* **ENTRIES SHOWN**

§ §

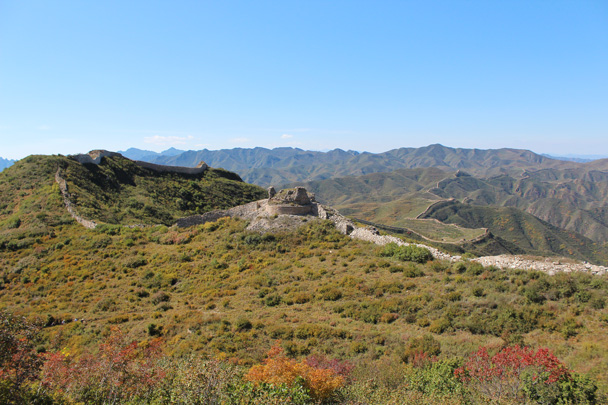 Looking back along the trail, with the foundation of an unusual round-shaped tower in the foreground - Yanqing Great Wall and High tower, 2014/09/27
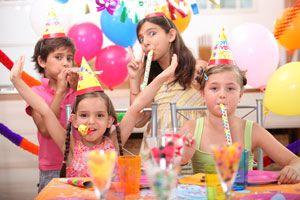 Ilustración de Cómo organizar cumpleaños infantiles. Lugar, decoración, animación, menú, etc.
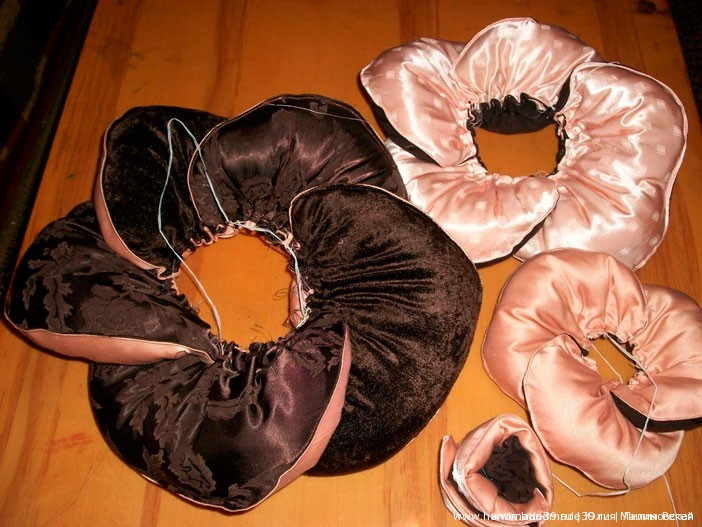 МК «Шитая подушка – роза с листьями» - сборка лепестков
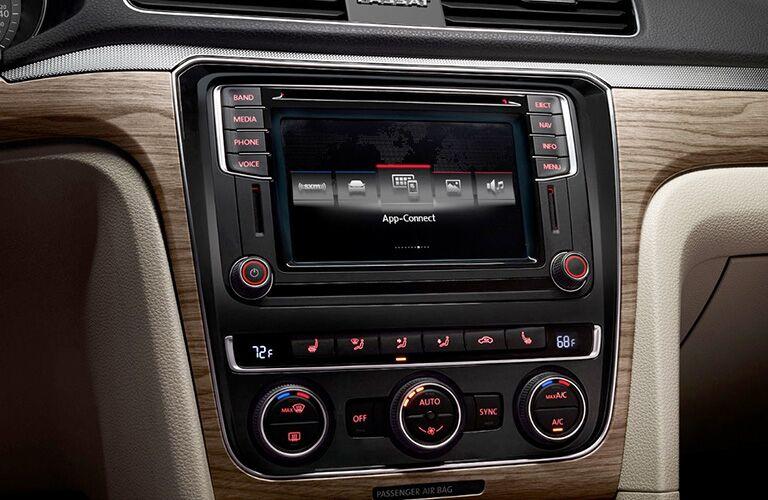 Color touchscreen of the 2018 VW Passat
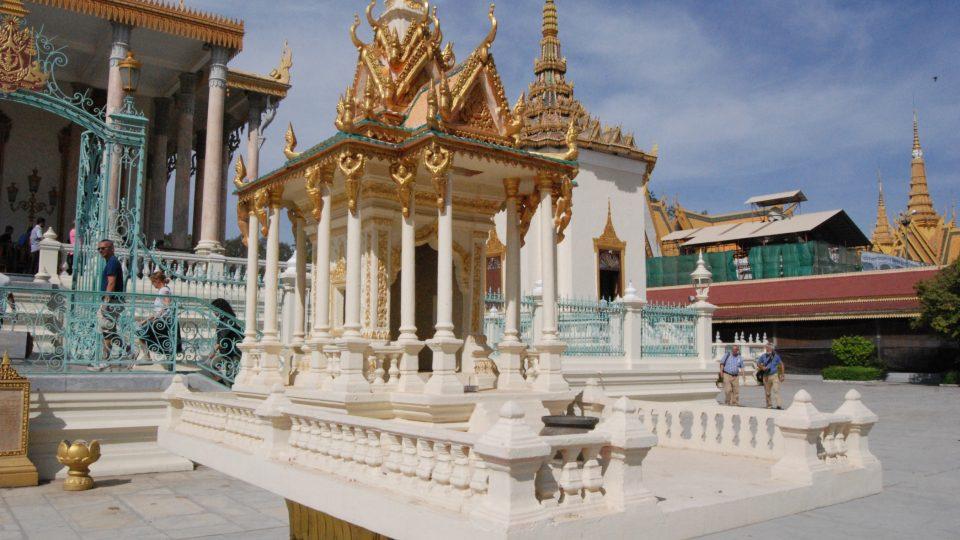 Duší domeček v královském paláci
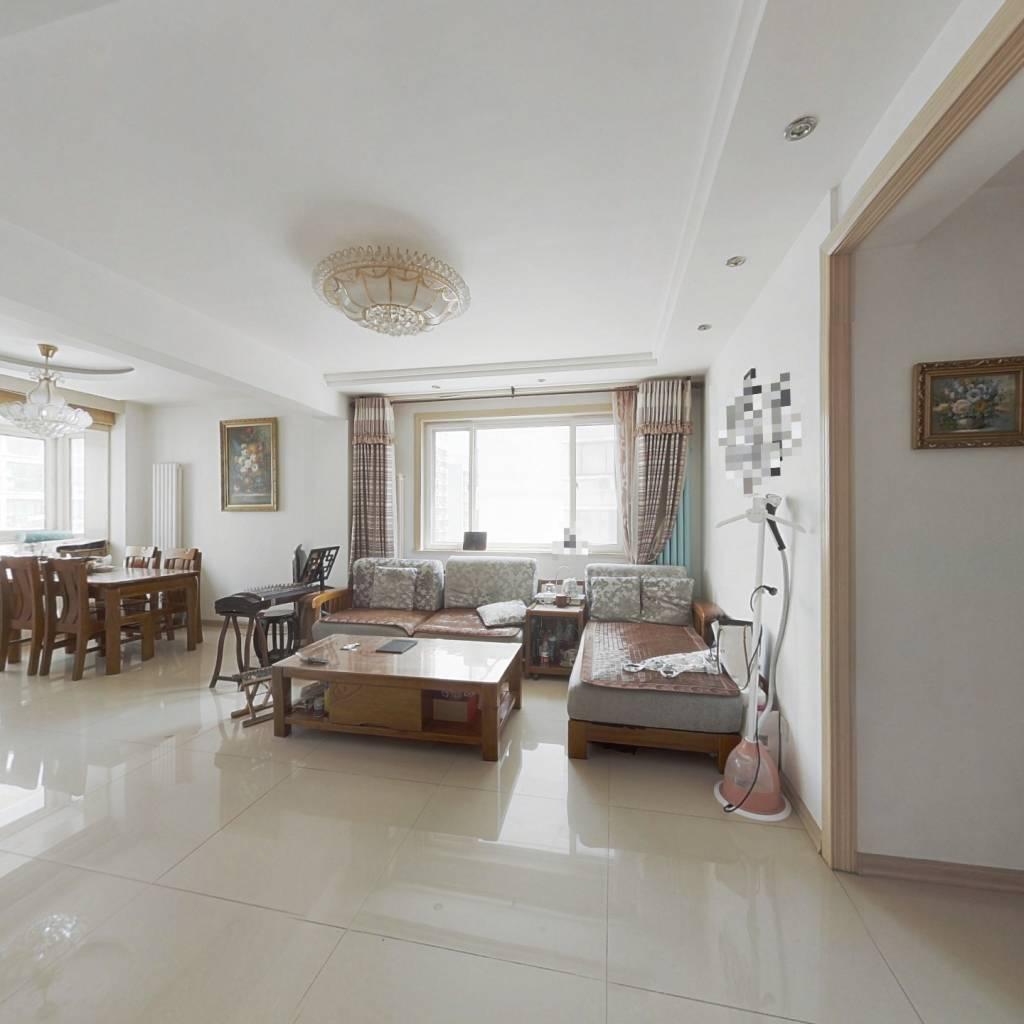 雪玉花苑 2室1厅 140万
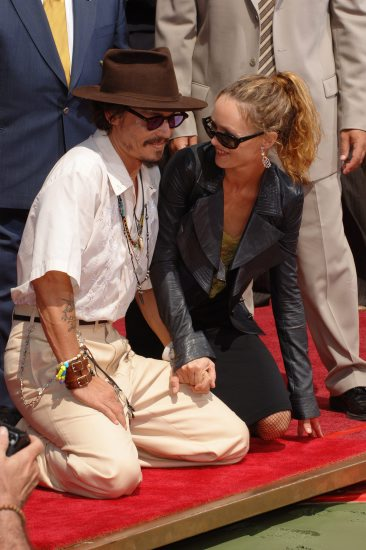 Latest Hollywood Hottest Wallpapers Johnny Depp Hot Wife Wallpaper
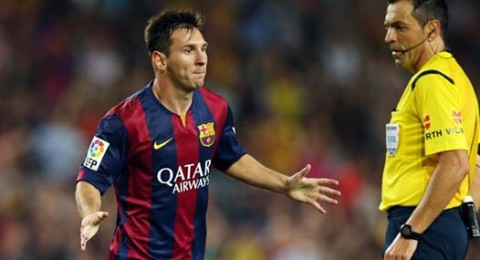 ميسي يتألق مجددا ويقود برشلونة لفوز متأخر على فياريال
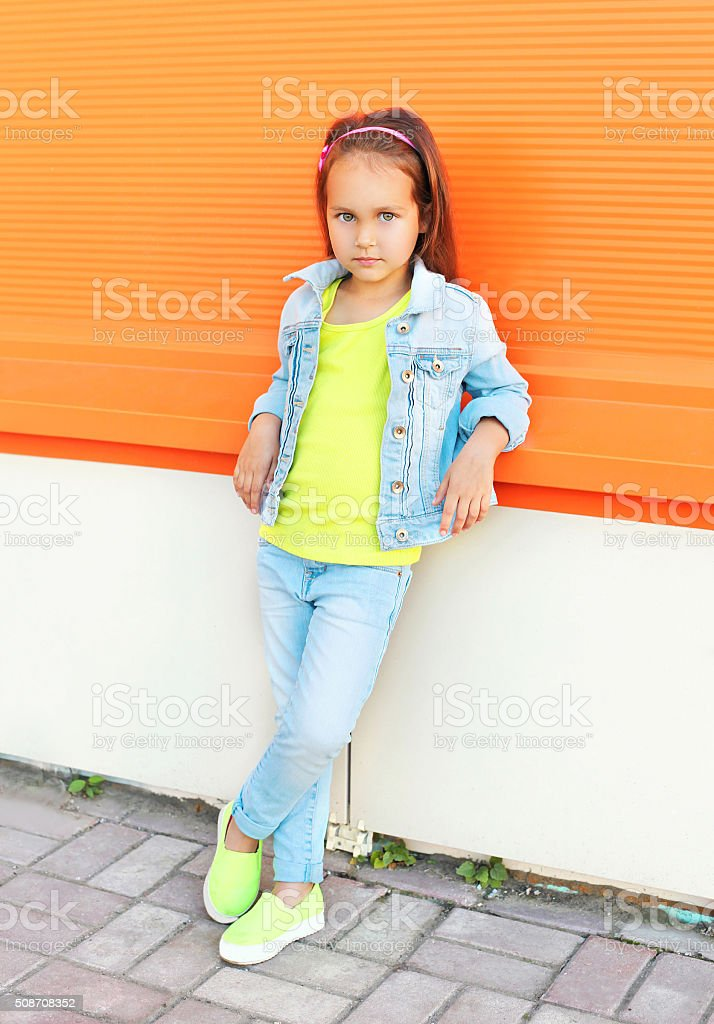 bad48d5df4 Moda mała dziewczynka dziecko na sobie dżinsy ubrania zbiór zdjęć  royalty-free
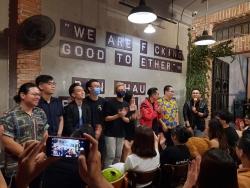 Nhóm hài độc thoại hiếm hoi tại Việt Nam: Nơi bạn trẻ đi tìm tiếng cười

§ §

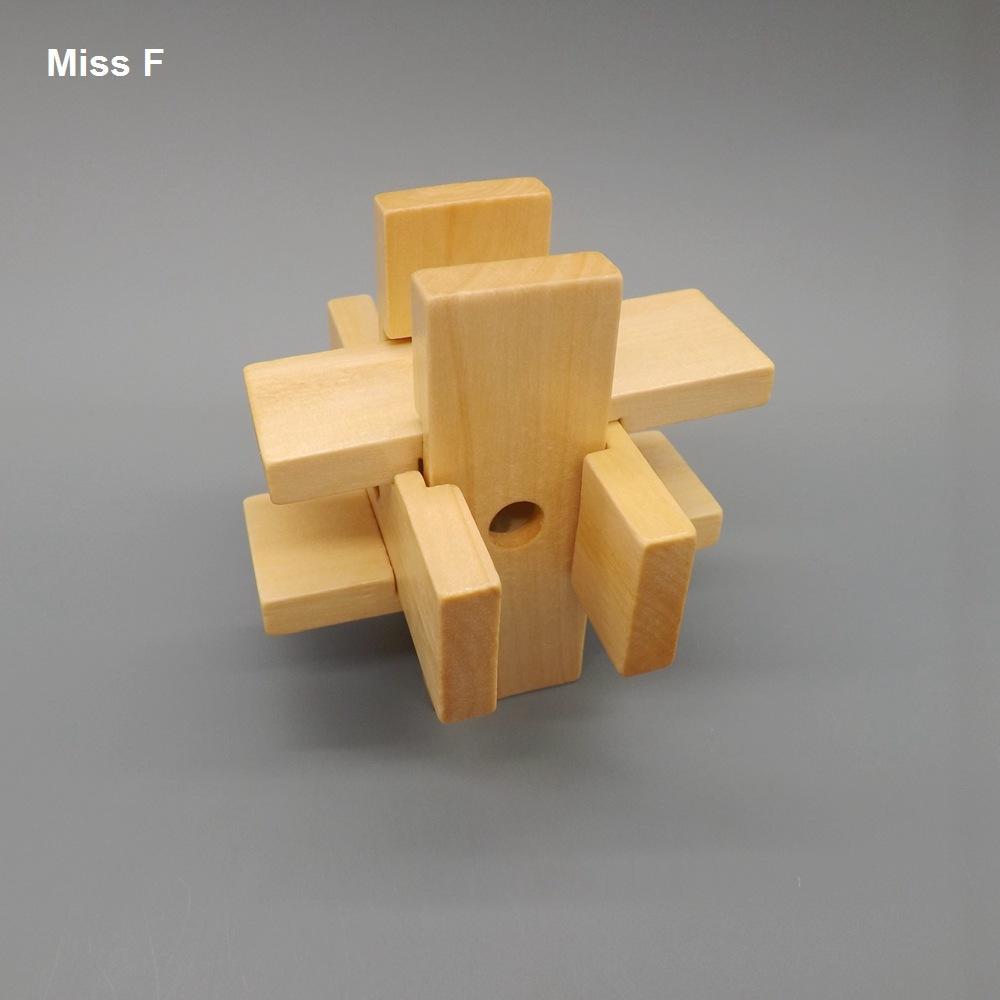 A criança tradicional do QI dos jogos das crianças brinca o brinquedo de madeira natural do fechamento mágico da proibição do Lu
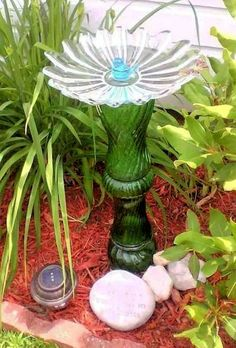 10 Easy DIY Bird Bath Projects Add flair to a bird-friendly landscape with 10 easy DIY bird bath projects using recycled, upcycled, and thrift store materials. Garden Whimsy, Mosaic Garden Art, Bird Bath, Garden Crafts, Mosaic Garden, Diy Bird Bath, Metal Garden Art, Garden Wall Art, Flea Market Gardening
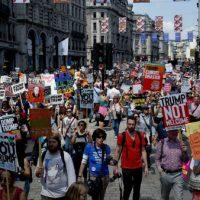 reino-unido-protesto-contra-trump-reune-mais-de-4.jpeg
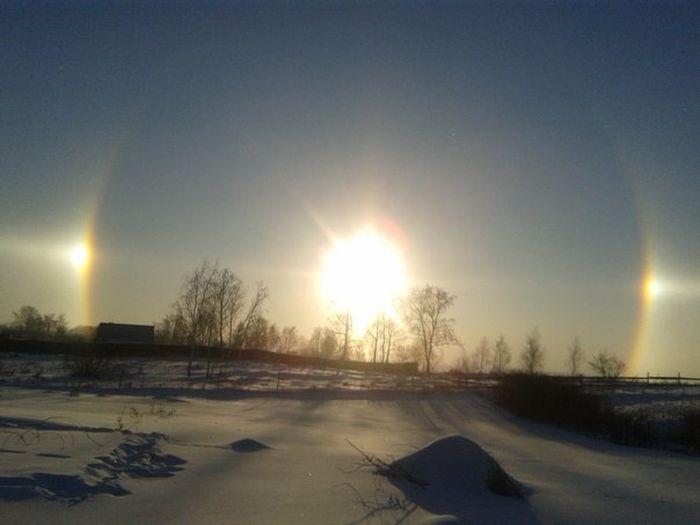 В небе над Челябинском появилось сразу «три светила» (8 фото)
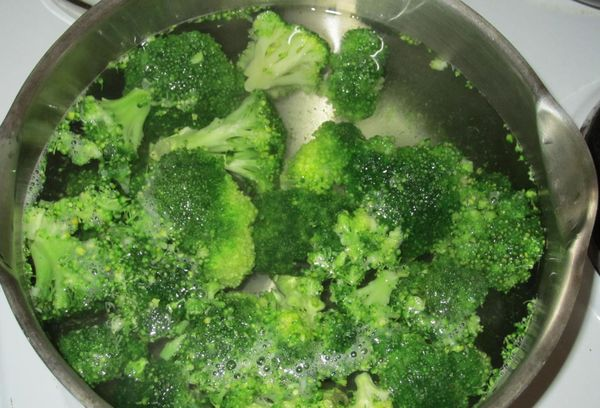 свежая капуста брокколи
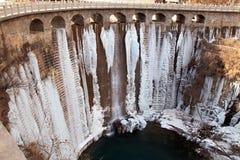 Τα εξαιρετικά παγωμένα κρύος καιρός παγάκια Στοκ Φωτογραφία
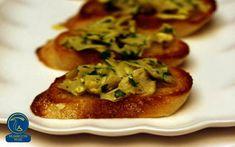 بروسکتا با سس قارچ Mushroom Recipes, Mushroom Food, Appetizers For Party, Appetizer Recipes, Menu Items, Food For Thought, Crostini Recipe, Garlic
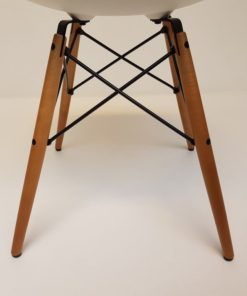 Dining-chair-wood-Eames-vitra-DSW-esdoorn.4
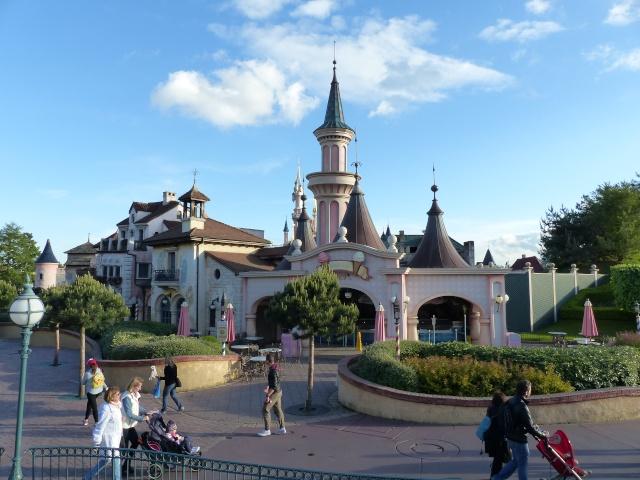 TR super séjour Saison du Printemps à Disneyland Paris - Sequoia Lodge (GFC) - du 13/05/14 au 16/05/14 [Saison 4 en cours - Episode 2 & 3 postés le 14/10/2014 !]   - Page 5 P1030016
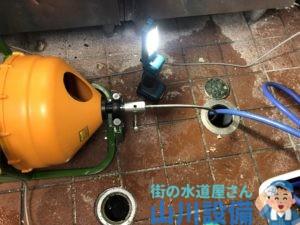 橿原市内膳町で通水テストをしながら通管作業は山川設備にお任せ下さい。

§ §

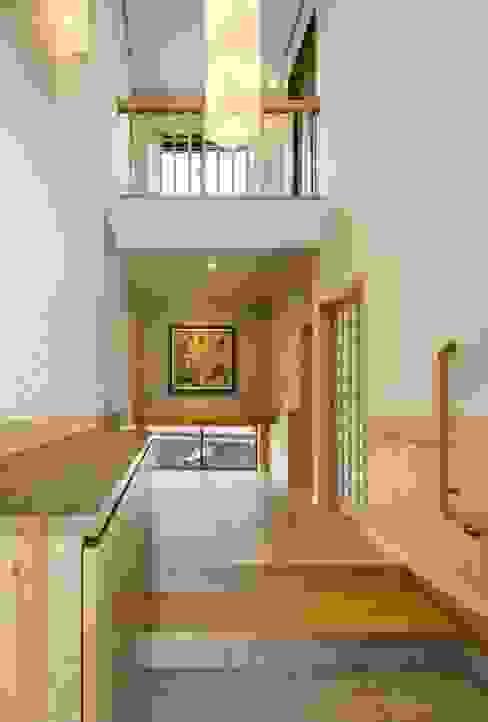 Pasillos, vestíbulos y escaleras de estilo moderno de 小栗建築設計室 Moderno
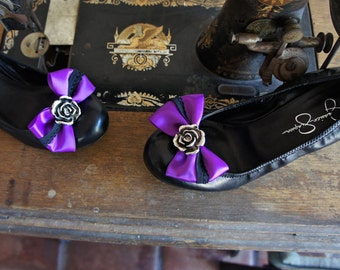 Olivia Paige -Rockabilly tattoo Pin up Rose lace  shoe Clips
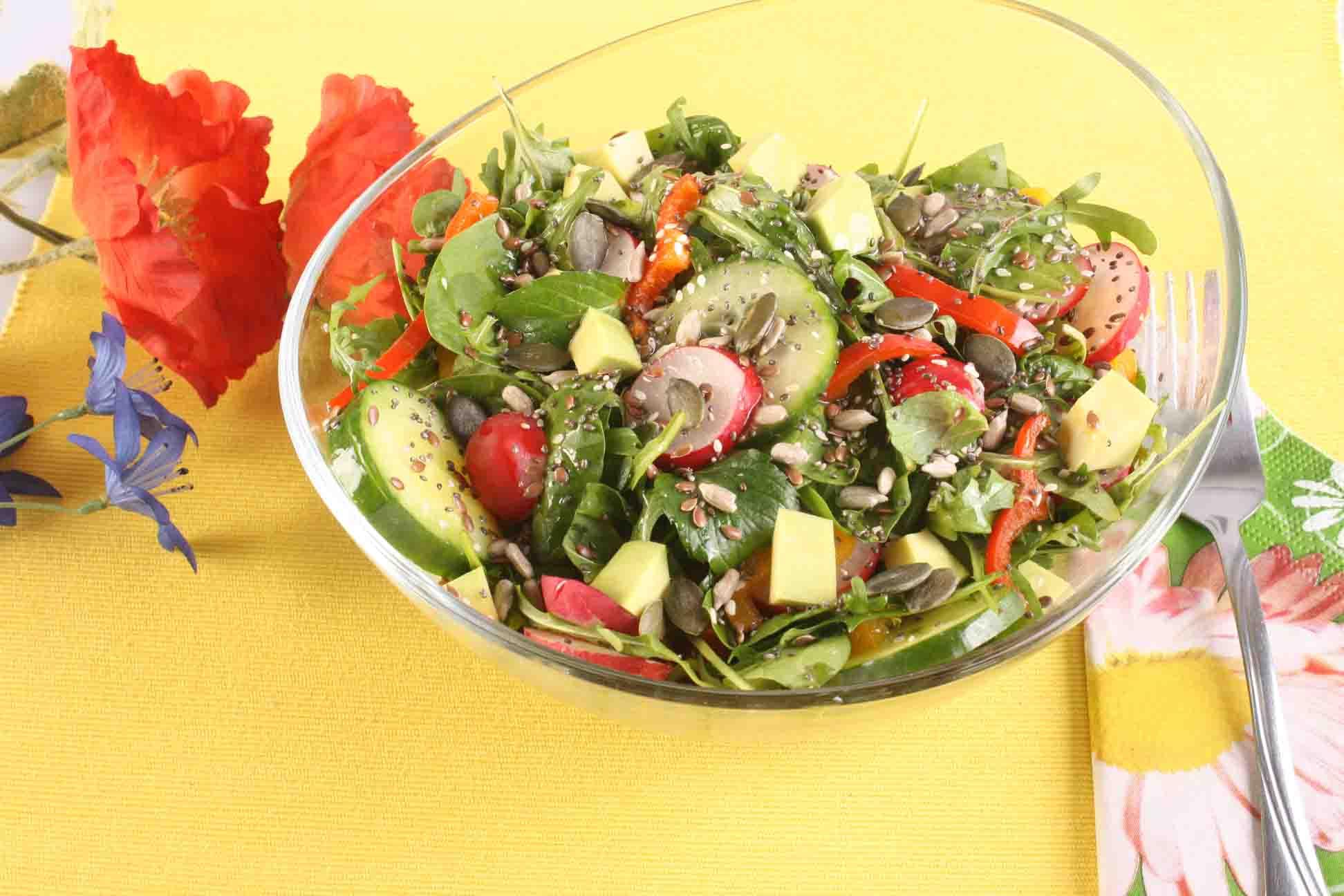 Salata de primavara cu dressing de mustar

§ §

* **AIM OF THE TASK**
Your answer must be the lines above from the one holding "свежая капуста брокколи" up to and including the one holding "橿原市内膳町で通水テストをしながら通管作業は山川設備にお任せ下さい。", exact and with no pictures.

* **SOLUTION TO THE EXERCISE**
 свежая капуста брокколи
 Τα εξαιρετικά παγωμένα κρύος καιρός παγάκια Στοκ Φωτογραφία
 بروسکتا با سس قارچ Mushroom Recipes, Mushroom Food, Appetizers For Party, Appetizer Recipes, Menu Items, Food For Thought, Crostini Recipe, Garlic
 Dining-chair-wood-Eames-vitra-DSW-esdoorn.4
 TR super séjour Saison du Printemps à Disneyland Paris - Sequoia Lodge (GFC) - du 13/05/14 au 16/05/14 [Saison 4 en cours - Episode 2 & 3 postés le 14/10/2014 !]   - Page 5 P1030016
 橿原市内膳町で通水テストをしながら通管作業は山川設備にお任せ下さい。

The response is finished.